At the same time, Pakistan gives not only sanctuary but also support to the Afghan Taliban and the Haqqani terrorist network. This has hampered our military efforts; contributed to American, coalition and Afghan deaths; and helped sour relations between Kabul and Washington.

What’s more, Pakistani military leaders believe that our current surge will be the last push before we begin a face-saving troop drawdown next July. They are confident that if they continue to frustrate our military and political strategy — even actively impede reconciliation between Kabul and Taliban groups willing to make peace — pro-Pakistani forces will have the upper hand in Afghanistan after the United States departs.

When dealing with Pakistan, the Obama administration, like the George W. Bush administration, has pursued two lines of action. First, it has tried building up Afghan security forces, providing military assistance and supporting the Afghan economy and state institutions, all in hopes of hardening the country against Pakistan-backed insurgents.

Second, the U.S. has tried to soften Pakistan’s support of extremist militants through enhanced engagement as well as humanitarian, economic and military assistance; indeed, Congress last year approved a five-year, $7.5 billion package of nonmilitary aid, and among the options being discussed by American and Pakistani officials this week is a security pact that would mean billions of dollars more. But such efforts have led to only the most incremental shifts in Pakistan’s policy.

To induce quicker and more significant changes, Washington must offer Islamabad a stark choice between positive incentives and negative consequences.

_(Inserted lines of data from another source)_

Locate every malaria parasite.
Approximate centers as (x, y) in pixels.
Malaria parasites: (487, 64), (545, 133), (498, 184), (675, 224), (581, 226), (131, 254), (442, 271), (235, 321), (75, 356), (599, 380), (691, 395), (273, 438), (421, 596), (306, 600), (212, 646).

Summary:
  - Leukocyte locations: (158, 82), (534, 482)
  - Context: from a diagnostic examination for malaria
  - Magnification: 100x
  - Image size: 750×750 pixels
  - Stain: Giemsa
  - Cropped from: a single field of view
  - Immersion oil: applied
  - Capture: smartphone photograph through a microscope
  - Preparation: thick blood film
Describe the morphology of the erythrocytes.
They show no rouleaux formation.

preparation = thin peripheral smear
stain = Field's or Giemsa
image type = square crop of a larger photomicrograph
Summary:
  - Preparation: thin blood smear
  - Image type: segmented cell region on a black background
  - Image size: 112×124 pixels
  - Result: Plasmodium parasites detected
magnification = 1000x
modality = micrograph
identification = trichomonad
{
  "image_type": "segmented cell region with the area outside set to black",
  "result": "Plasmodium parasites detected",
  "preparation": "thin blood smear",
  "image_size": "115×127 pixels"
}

The United States should demand that Pakistan shut down all sanctuaries and military support programs for insurgents or else we will carry out operations against those insurgent havens, with or without Pakistani consent. Arguments that such pressure would cause Pakistan to disintegrate are overstated. Pakistan’s institutions, particularly the country’s security organs, are sufficiently strong to preclude such an outcome.

Nonetheless, this aggressive approach would require the United States to think through a series of likely Pakistani responses. To deal with an interruption of our supply lines to Afghanistan, for example, we must stockpile supplies and start bringing in more materiél through the northern supply routes and via air.

At the same time, we should present clear, significant incentives. In exchange for demonstrable Pakistani cooperation, the United States should offer to mediate disputes between Pakistan and Afghanistan; help establish a trade corridor from Pakistan into Central Asia; and ensure that Pakistan’s adversaries do not use Afghanistan’s territory to support insurgents in Pakistani Baluchistan.

More fundamentally, the United States needs to demonstrate that, even after our troops depart Afghanistan, we are resolved to stay engaged in the region. To that end, the United States should provide long-term assistance to Pakistan focused on developing not only its security apparatus, but also its civil society, economy and democratic institutions.

Finally, the United States should facilitate a major diplomatic effort focused on stabilizing South Asia. This must involve efforts to improve relations between India and Pakistan. Based on my recent discussions with Pakistani officials, including President Asif Ali Zardari, I believe the civilian leadership would welcome such a move.

Without inducing a change in Pakistan’s posture, the United States will have to choose between fighting a longer and bloodier war in Afghanistan than is necessary, at the cost of many young American lives and many billions of dollars, or accepting a major setback in Afghanistan and in the surrounding region. Both are undesirable options.

Instead, the Obama administration should be forcing Pakistan to make some choices — between supporting the United States or supporting extremists.

Zalmay Khalilzad, a counselor at the Center for Strategic and International Studies and the president of a consulting firm, was the ambassador to Afghanistan, Iraq and the United Nations during the George W. Bush administration.